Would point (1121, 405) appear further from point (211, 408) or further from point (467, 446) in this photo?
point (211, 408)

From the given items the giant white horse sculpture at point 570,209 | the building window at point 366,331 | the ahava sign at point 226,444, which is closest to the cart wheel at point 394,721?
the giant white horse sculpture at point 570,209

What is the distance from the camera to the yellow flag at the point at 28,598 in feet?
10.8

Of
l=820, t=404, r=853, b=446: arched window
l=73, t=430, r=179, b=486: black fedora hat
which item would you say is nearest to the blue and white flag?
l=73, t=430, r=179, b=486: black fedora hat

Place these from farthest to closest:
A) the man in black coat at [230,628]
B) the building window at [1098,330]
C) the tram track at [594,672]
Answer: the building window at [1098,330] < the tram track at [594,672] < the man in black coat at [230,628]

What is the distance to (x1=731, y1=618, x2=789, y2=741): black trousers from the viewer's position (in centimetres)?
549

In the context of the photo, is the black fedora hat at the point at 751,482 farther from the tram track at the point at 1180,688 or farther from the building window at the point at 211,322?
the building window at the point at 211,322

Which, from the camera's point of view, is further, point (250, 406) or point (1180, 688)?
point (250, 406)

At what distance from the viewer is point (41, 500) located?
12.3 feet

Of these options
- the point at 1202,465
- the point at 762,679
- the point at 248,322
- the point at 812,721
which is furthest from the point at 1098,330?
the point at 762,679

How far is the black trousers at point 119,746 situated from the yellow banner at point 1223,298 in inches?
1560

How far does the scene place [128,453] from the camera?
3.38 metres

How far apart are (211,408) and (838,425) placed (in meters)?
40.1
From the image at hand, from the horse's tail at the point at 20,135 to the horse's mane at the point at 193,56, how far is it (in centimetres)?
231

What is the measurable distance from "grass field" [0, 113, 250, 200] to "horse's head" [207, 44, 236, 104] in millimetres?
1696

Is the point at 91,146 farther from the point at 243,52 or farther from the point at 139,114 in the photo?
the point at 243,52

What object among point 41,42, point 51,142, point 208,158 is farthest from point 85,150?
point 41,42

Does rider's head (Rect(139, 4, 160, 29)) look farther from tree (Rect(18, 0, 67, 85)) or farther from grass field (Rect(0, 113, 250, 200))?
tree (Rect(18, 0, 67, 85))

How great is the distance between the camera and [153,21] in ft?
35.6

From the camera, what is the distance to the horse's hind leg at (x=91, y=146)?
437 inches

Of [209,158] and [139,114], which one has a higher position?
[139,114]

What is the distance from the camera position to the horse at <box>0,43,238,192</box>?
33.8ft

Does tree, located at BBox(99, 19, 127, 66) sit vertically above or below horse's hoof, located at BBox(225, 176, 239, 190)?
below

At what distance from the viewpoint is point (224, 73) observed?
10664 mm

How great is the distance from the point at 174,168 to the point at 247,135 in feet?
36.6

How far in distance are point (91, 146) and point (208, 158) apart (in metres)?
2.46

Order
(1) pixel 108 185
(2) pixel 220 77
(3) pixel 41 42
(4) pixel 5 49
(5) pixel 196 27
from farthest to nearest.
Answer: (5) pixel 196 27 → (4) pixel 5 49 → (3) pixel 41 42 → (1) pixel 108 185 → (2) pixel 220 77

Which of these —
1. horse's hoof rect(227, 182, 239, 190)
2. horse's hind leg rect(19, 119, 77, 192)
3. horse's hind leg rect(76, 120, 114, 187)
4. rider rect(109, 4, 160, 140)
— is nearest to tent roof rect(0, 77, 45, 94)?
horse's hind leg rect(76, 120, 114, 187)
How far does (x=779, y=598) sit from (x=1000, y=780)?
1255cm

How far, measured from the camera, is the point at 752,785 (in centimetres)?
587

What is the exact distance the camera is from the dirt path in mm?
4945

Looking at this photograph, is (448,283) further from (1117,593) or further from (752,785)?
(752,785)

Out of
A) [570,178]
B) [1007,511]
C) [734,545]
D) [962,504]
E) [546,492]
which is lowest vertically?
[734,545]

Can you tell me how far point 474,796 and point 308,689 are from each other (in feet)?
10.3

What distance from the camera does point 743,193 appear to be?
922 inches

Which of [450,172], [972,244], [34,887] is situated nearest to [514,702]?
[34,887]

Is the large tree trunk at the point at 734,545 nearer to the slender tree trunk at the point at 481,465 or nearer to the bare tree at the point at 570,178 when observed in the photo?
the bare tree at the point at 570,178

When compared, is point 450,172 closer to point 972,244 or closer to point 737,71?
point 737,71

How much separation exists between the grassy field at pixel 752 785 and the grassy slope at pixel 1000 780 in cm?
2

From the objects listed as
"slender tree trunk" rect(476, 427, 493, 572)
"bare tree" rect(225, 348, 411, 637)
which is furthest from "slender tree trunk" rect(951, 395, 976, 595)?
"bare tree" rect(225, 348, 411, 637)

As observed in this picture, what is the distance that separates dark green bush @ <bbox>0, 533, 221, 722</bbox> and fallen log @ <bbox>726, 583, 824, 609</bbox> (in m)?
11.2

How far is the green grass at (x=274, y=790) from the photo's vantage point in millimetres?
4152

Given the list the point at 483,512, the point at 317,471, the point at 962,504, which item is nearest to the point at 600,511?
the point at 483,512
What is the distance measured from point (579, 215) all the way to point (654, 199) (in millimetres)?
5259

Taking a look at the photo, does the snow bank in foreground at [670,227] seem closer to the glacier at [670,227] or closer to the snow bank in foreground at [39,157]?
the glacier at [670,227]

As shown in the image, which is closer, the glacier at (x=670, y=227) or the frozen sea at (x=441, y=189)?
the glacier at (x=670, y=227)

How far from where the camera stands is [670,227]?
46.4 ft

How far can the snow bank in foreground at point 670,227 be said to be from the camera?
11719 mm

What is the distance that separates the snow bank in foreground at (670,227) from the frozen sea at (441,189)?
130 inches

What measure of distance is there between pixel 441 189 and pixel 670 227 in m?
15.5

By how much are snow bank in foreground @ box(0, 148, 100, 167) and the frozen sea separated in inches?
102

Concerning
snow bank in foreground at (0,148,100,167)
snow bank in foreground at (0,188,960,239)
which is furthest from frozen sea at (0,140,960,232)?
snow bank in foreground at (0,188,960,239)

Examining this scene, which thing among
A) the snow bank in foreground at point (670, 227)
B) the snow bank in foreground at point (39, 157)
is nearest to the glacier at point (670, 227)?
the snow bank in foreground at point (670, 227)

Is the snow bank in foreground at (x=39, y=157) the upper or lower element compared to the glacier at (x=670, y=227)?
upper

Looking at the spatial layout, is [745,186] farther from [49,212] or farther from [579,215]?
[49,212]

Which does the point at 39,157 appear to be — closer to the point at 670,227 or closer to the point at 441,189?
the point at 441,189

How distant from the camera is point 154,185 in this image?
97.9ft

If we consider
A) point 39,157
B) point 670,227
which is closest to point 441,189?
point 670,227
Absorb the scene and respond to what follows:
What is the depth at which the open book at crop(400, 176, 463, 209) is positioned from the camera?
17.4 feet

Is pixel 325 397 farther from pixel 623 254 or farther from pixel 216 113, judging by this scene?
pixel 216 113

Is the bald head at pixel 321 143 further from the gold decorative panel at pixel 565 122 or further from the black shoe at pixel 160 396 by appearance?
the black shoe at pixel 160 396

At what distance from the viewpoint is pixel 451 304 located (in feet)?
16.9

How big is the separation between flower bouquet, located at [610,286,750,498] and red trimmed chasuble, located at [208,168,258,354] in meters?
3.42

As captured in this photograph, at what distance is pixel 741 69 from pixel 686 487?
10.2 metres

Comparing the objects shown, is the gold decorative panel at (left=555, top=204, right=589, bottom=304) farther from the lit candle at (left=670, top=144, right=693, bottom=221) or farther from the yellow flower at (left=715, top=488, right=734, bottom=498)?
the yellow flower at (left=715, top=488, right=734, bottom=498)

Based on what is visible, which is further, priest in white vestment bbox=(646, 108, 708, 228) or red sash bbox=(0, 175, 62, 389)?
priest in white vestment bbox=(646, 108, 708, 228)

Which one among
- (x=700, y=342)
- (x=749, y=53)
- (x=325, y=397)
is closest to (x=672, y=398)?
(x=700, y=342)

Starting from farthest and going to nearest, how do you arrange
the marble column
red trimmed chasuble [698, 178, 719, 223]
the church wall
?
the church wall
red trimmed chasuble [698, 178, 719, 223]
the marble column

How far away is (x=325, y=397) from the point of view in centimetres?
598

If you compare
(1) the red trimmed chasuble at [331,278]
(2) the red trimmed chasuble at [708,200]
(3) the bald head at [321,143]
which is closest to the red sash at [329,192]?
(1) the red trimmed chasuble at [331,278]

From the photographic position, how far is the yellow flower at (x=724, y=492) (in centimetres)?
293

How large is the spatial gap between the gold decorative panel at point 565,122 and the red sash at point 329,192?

▸ Exercise details: Rewrite everything from the line containing "From the photographic" down to the end of the entries, putting "white flower" in place of "yellow flower" and keeping the rest the same.

▸ The output:
From the photographic position, how far is the white flower at (x=724, y=492) (in centimetres)?
293

How large is the spatial gap between the gold decorative panel at point 565,122 and the red sash at point 329,192?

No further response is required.